Cuando el tiempo se escapa sin rostro de las manos
dejando un polvo amarillo en el azogue
es menester estar atentos.
Cuando los días huyen a hurtadillas
despreciando nuestro estupor
(mientras se pudre el grano en el almiar)
es menester ser precavidos.
Cuando la vida se oculta en los rincones
y no hay perro de caza que pueda hallar su rastro
solícitos acudimos a las puertas del miedo.

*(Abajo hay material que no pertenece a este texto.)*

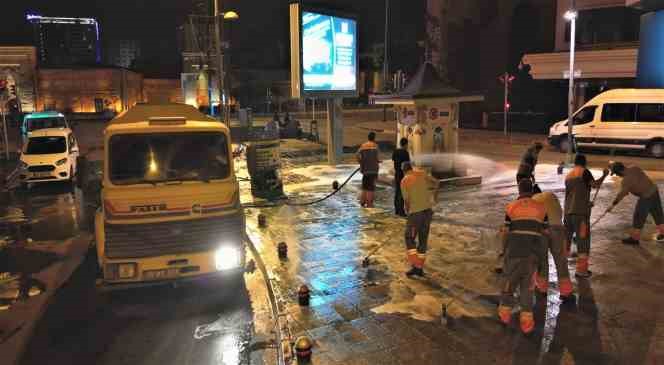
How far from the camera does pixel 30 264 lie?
990 centimetres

                    El bosque de certezas ardió hace tres noches.
                    Y yo he venido a pregonar
                    la escarcha de la duda.

 

El rastro

Somos materia de extrañeza
quién nos lo iba a decir nosotros
que hemos sufrido tanto
Pero nuestra memoria no arde
y ya no sabemos morir

Memoria de la vida,
memoria de los días y la vida,
cuchillo que abre el mundo
esparciendo unas vísceras que no consigo descifrar.

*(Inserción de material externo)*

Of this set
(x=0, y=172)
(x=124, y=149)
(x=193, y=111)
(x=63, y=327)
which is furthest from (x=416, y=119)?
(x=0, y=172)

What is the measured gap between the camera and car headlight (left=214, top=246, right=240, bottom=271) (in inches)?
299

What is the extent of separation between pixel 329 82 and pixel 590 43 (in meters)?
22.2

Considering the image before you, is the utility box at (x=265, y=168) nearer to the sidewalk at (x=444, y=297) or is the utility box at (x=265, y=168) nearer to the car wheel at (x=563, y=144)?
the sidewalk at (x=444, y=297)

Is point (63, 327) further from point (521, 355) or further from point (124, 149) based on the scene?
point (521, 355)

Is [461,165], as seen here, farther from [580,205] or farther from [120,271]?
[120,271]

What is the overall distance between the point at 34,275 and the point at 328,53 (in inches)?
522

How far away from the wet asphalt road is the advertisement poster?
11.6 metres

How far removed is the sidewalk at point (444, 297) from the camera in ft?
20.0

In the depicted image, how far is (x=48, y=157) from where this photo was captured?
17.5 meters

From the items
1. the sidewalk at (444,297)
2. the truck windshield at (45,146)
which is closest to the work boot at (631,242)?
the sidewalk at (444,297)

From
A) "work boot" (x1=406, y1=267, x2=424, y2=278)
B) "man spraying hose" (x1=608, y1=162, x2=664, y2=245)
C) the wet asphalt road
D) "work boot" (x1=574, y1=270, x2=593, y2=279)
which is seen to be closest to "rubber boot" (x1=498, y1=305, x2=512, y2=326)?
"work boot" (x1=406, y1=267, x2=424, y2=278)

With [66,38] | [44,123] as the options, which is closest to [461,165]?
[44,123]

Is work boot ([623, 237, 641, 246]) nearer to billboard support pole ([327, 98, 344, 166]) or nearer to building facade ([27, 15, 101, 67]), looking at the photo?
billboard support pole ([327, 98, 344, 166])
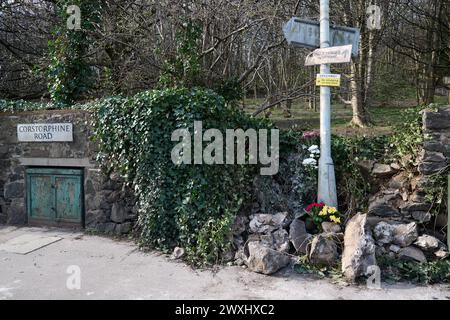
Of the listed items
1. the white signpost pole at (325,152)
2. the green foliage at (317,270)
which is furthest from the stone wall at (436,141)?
the green foliage at (317,270)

Memoria de las tardes y la luz,
alumbras la mirada
eres el vigía implacable,
la brújula severa, el testigo carcelario
que anuda el tiempo en su mazmorra.

Qué buscas, memoria, qué andas buscando.
Me sigues como un perro hambriento
y tiendes a mis pies tu mirada lastimera;
husmeas, perniciosa, en el camino
el rastro de los días que fueron,
que ya no son y que jamás serán.

Te arropan los andrajos de la dicha
y la desolación te ha vuelto precavida;
memoria de la vida, memoria de los días y la vida.

 

Meditación

Aturdidos de tanto saber
          y de no entender nada
          las cenizas de la memoria
          se esparcen en el aire


Una cucharada más de polvo,
tan sólo otra cucharada de nostalgia.
Abre la boca, niña, come y calla.
Cruel alimento es la nostalgia,
naufragio desolado de la vida,
espejo injusto e insaciable.

Otro bocado más, niña, mastica y traga.


Guadalupe Grande nació en Madrid, España, el 30 de mayo de 1965, falleció en la misma ciudad, el 2 de enero de 2021. Poeta, narradora, crítica literaria y editora. Licenciada en Antropología Social. Publicó los libros de poesía El libro de Lilith, Premio Rafael Alberti, 1995; Renacimiento, 1996 y La llave de niebla, 2003; el relato Fábula del murciélago, fue accésit del Premio Barcarola 1996. Sus poemas figuran en diversas antologías españolas e iberoamericanas. Según sus propias palabras: «Pienso que escribir poesía sea quizá una derrota necesaria. Pienso en la palabra derrota y me abrazo a ella como el náufrago se abraza a la última ola. Pienso en la palabra naufragio. Escribo la palabra naufragio y veo las calles de una ciudad, la gente que viene y va, como las olas, el movimiento confuso de las cosas y los seres: tal vez los restos de un viaje transoceánico que nunca supimos a dónde conducía y que ha llegado hasta aquí, hasta la palabra naufragio, hasta la palabra derrota. Escribo la palabra derrota y pienso en la palabra sentido: en el sentido de abrazarse a la última ola, de abrazarse al rescoldo, a la memoria que tartamudea en el centro de cada palabra, a la ceniza desde la que la memoria arde en los ojos, al hueco oceánico y ceniciento por el que se desploman las palabras y que siento como la única juntura posible. Ver, mirar, hablar. Pienso en las palabras, su rescoldo, su ceniza, su sonido, su música de sentido. Pienso en la poesía como en las palabras de un náufrago. Pienso en cada poema como en las últimas palabras de este naufragio, de esta derrota necesaria. No sé si me acerco a lo que pienso.»